Album Review: Of the three fairly well known albums Supertramp put out before their popularity exploded (with the release of the hit-stuffed Breakfast in America), Crime of the Century is the best—a very nice balance between progressive and pop, between accessible and exploratory. The album starts off with "School," which nicely balances progressive and jazz-rock elements. It begins poignant and ends haunted, bridging in the middle with
solid rock. Next up is "Bloody Well Right," one of two songs on Crime of the Century that were hits (sort of) back in the day. "Bloody Well Right" is a fat, grinding dirge about class attitudes in Britain, with an effective, if rather silly, hook. The second "hit" was "Dreamer," a perky little number that you may be initially tempted to dismiss as feckless
pop tripe—but won't, once it sweeps in with its lush reinforcements to win you over. The delicate, melodic track "Hide in Your Shell" competes with the album's title track for "Best Song on the Album" honors. It effortlessly moves back and forth between graceful verses and its sweet, eye-closing, head-nodding hook.
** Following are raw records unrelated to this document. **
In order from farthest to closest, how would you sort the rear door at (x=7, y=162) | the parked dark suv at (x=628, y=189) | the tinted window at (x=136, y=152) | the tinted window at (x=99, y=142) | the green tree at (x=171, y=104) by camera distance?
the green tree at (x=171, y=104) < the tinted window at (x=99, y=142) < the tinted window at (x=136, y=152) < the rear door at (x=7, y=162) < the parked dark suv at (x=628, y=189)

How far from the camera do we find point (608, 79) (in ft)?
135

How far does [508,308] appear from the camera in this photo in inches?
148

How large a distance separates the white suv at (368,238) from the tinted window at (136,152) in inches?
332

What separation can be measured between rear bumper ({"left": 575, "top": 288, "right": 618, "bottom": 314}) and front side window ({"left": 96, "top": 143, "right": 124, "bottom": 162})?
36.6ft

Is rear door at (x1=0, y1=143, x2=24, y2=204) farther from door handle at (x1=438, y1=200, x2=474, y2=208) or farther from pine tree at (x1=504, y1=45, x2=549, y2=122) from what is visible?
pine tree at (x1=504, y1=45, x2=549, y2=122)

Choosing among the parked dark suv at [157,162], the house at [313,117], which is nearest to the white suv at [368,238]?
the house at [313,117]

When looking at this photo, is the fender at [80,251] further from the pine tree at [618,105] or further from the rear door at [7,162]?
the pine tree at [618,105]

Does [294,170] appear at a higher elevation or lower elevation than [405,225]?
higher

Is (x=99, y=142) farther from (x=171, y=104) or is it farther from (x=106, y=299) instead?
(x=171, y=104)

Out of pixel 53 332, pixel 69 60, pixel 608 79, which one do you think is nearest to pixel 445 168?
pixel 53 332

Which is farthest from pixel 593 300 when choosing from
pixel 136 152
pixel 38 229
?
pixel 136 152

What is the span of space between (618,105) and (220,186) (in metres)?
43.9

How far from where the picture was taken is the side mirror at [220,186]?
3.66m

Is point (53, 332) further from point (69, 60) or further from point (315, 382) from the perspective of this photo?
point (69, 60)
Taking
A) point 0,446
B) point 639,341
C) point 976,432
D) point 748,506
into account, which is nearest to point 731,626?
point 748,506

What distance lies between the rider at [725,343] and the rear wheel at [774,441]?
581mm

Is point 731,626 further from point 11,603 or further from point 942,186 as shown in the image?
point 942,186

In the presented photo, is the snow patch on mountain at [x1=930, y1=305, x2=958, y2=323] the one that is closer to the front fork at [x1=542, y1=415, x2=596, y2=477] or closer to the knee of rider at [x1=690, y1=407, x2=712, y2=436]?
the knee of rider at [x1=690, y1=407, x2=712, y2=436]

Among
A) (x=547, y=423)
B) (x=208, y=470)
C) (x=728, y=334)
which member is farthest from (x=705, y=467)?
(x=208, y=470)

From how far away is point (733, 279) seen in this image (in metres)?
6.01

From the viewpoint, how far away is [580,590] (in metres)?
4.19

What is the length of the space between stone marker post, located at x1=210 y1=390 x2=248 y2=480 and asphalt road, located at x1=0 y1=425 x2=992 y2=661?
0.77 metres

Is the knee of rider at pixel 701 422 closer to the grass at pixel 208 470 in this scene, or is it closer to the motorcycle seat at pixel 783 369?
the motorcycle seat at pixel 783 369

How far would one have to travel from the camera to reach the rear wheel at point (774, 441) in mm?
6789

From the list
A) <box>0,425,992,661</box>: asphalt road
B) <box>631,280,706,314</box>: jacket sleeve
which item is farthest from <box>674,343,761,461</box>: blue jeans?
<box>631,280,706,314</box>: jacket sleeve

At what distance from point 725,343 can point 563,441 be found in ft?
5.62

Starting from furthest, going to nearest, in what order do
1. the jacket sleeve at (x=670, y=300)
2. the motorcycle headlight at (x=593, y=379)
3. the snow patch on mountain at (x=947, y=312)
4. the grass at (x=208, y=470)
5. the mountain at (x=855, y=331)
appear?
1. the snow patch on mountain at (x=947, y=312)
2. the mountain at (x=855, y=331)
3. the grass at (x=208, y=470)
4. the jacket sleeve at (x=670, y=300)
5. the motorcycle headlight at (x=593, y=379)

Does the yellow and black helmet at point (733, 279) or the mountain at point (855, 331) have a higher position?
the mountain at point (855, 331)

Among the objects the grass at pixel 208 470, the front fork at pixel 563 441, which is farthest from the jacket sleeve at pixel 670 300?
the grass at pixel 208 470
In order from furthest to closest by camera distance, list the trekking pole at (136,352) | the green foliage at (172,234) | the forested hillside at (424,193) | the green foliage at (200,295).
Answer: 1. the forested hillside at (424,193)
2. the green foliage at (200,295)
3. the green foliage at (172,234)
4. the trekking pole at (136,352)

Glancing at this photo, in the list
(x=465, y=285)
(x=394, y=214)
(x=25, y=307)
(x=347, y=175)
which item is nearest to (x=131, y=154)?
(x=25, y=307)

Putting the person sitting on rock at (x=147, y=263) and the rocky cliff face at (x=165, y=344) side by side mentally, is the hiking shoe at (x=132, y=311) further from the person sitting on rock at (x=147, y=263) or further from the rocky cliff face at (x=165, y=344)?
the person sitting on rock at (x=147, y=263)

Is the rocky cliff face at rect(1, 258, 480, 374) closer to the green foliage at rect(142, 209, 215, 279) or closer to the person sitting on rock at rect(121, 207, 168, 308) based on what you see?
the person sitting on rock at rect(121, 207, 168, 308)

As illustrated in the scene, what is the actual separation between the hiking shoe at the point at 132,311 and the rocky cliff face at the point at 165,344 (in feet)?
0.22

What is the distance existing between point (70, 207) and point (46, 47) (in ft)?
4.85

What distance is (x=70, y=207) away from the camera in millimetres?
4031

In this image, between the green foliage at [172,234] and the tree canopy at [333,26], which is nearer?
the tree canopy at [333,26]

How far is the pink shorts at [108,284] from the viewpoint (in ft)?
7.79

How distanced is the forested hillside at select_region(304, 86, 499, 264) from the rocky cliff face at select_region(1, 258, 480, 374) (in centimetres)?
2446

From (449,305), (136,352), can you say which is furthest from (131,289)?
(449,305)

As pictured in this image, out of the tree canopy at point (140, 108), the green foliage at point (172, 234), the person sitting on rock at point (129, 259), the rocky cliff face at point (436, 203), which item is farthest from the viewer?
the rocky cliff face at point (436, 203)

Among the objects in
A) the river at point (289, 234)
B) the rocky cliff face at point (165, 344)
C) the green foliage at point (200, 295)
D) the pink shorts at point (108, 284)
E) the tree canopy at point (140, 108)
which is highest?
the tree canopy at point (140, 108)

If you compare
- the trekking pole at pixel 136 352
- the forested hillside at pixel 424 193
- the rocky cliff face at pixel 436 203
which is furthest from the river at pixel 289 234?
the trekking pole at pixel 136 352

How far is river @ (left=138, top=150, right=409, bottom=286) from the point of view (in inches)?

The album closes with the epic "Crime of the Century." It's half song, half Wall of Progressive Sound, with the two
halves melding together perfectly to entrance the listener. People who are familiar only with Supertramp radio hits like "Goodbye Stranger," "The Logical Song," and "Take the Long Way Home"—and only want more of the same—will find only smatterings of that here. But listeners who appreciated Supertramp's efforts to blend pop and progressive should most definitely lock up a copy of Crime of the Century.